Isolation of Human Coronaviruses OC43, HKU1, NL63, and 229E in Yamagata, Japan, Using Primary Human Airway Epithelium Cells Cultured by Employing an Air-Liquid Interface Culture

• Published in: Japanese Journal of Infectious Diseases Vol. 74; no. 4; pp. 285 - 292
• Main Authors: Komabayashi, Kenichi, Matoba, Yohei, Seto, Junji, Ikeda, Yoko, Tanaka, Waka, Aoki, Yoko, Ikeda, Tatsuya, Matsuzaki, Yoko, Itagaki, Tsutomu, Shirato, Kazuya, Mizuta, Katsumi
• Format: Journal Article
• Language: English
• Published: Tokyo National Institute of Infectious Diseases, Japanese Journal of Infectious Diseases Editorial Committee 31.07.2021; Japan Science and Technology Agency
• Subjects: ACE2; air-liquid interface culture; Angiotensin-converting enzyme 2; Cell culture; Cell lines; common cold; Coronaviruses; COVID-19; Cryopreservation; Culture; Epithelium; Genomes; primary culture; Respiratory tract; SARS-CoV-2; seasonal CoV; Severe acute respiratory syndrome coronavirus 2; Virions; Japan
• ISSN: 1344-6304; 1884-2836; 1884-2836
• DOI: 10.7883/yoken.JJID.2020.776

Isolation of seasonal coronaviruses, which include human coronavirus (HCoV) OC43, HCoV-HKU1, and HCoV-NL63, from primary cultures is difficult because it requires experienced handling, an exception being HCoV-229E, which can be isolated using cell lines such as RD-18S and HeLa-ACE2-TMPRSS2. We aimed to isolate seasonal CoVs in Yamagata, Japan to obtain infective virions useful for further research and to accelerate fundamental studies on HCoVs and SARS-CoV-2. Using modified air-liquid interface (ALI) culture of the normal human airway epithelium from earlier studies, we isolated 29 HCoVs (80.6%: 16, 6, 6, and 1 isolates of HCoV-OC43, HCoV-HKU1, HCoV-NL63, and HCoV-229E, respectively) from 36 cryopreserved nasopharyngeal specimens.
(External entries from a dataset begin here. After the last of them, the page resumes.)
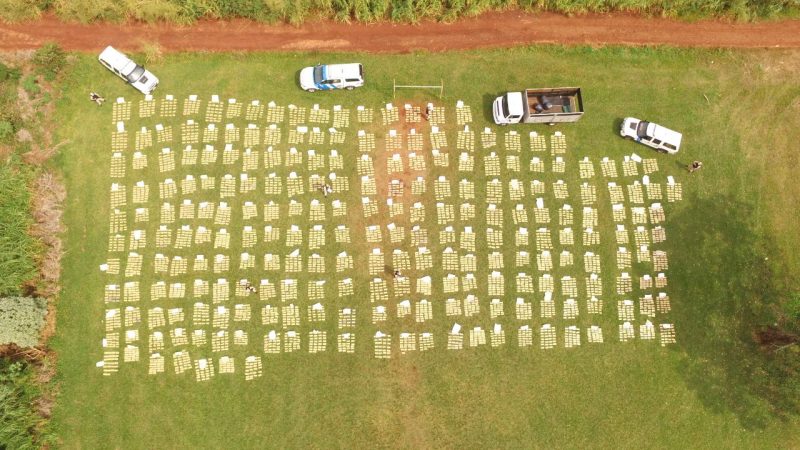 Corpus: incautan seis toneladas de marihuana valuada en más de $180 millones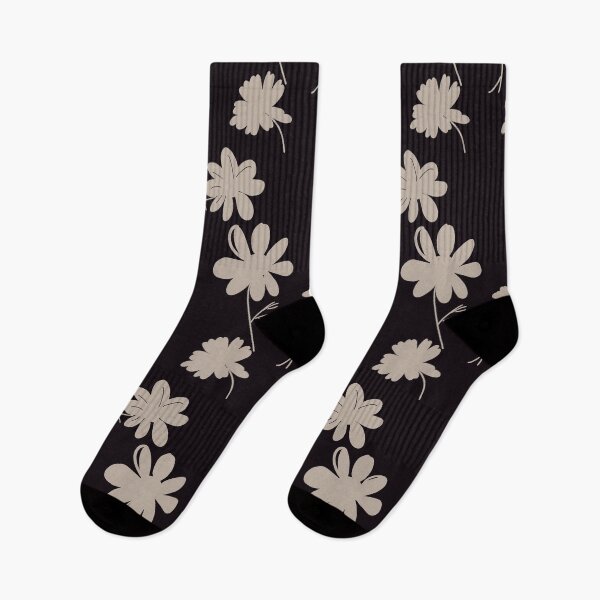 Item preview, Dark floral pattern designed and sold by stavina.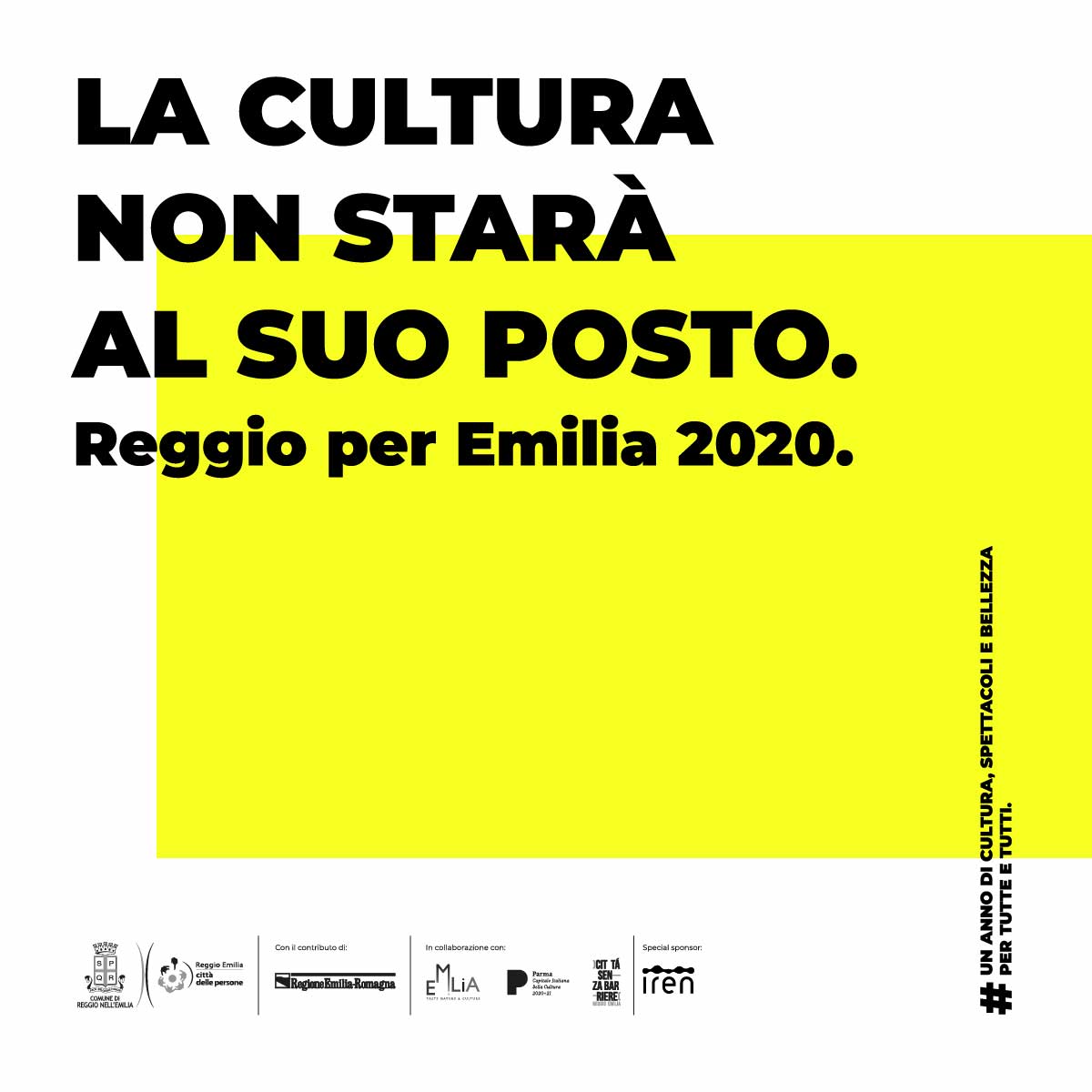 Reggio per EMILIA 2020 Happy Minds video-anteprima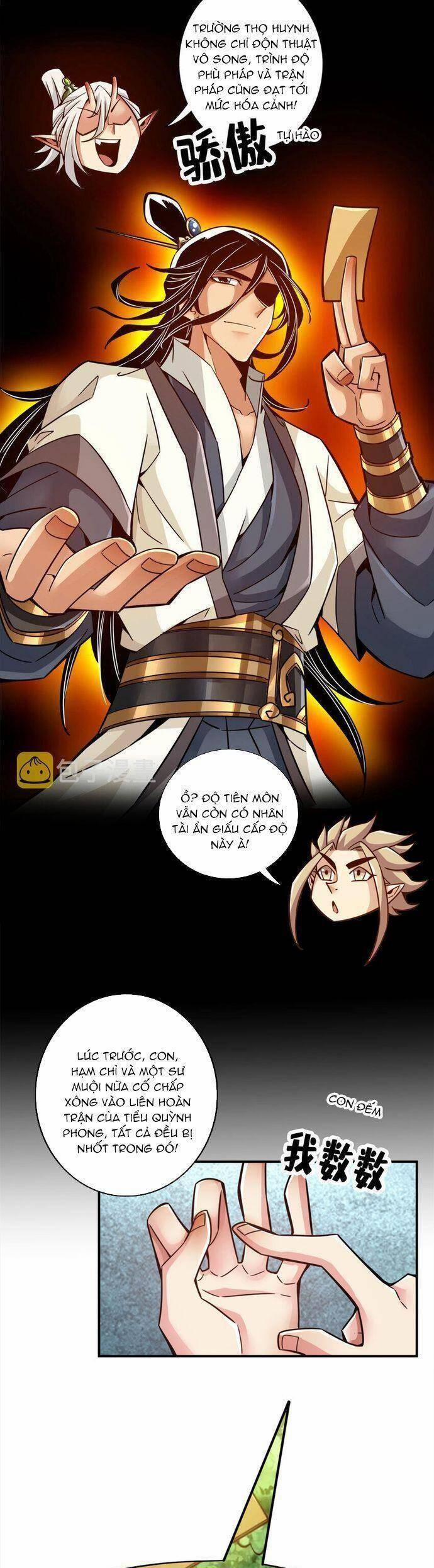 Sư Huynh Của Ta Quá Cẩn Thận Rồi 157 trang 3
In ALI cultures of HCoV-OC43 and HCoV-NL63, the harvested medium contained more than 1 × 104 genome copies/µL at every tested time point during the more than 100 days of culture. Four isolates of HCoV-NL63 were further subcultured and successfully propagated in an LLC-MK2 cell line. Our results suggest that ALI culture is useful for isolating seasonal CoVs and sustainably obtaining HCoV-OC43 and HCoV-NL63 virions. Furthermore, the LLC-MK2 cell line in combination with ALI cultures can be used for the large-scale culturing of HCoV-NL63. Further investigations are necessary to develop methods for culturing difficult-to-culture seasonal CoVs in cell lines.